(Record extracts Opens)

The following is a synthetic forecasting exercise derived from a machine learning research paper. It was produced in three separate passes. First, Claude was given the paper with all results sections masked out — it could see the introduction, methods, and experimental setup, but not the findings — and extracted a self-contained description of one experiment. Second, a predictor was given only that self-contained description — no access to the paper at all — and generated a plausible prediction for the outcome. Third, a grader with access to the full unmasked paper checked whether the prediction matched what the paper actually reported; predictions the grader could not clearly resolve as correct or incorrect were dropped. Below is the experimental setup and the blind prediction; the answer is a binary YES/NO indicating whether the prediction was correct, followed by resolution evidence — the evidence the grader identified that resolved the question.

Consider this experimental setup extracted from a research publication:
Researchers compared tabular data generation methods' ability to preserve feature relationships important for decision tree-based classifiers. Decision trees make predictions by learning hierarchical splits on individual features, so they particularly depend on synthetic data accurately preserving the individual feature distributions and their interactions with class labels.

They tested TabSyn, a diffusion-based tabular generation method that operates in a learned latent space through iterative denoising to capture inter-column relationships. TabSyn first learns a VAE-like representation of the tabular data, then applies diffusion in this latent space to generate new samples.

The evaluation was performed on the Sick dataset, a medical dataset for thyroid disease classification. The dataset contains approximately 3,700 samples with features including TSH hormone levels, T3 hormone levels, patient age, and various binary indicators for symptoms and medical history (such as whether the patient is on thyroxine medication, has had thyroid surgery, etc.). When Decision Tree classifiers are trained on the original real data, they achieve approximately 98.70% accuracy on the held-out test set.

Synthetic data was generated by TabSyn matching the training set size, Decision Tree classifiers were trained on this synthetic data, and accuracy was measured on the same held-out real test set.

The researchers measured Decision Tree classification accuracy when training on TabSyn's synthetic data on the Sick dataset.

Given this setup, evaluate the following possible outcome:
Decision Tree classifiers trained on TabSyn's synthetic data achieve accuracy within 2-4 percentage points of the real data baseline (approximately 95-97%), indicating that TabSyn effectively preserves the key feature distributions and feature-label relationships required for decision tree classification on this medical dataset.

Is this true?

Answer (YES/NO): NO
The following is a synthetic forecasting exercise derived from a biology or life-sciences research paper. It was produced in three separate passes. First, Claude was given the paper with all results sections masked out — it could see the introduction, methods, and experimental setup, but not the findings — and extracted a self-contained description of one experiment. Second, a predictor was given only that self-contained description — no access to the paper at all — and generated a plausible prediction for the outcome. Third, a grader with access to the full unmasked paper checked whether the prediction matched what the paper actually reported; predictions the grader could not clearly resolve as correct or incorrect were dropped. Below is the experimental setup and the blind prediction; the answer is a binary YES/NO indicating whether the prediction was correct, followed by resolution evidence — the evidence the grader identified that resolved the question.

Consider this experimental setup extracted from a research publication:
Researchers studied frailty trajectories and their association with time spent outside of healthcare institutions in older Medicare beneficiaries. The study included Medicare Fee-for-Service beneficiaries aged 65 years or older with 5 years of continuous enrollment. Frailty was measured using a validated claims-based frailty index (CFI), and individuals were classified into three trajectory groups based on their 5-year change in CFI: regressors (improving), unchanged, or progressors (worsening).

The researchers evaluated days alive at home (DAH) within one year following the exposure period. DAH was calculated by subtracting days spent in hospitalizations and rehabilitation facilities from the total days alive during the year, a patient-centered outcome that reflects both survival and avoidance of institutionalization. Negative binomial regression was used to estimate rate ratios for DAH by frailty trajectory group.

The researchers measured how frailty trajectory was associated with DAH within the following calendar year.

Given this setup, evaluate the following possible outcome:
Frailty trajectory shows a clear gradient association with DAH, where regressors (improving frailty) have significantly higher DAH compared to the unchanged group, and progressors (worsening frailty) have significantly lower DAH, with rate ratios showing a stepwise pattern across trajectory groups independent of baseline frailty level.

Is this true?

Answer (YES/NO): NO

(Record extracts Closes)

What you have to do:
Only the lines from the one containing "Frailty trajectory shows" through the end of the data above are wanted, both ends included; restate them word for word.

Exercise response:
Frailty trajectory shows a clear gradient association with DAH, where regressors (improving frailty) have significantly higher DAH compared to the unchanged group, and progressors (worsening frailty) have significantly lower DAH, with rate ratios showing a stepwise pattern across trajectory groups independent of baseline frailty level.

Is this true?

Answer (YES/NO): NO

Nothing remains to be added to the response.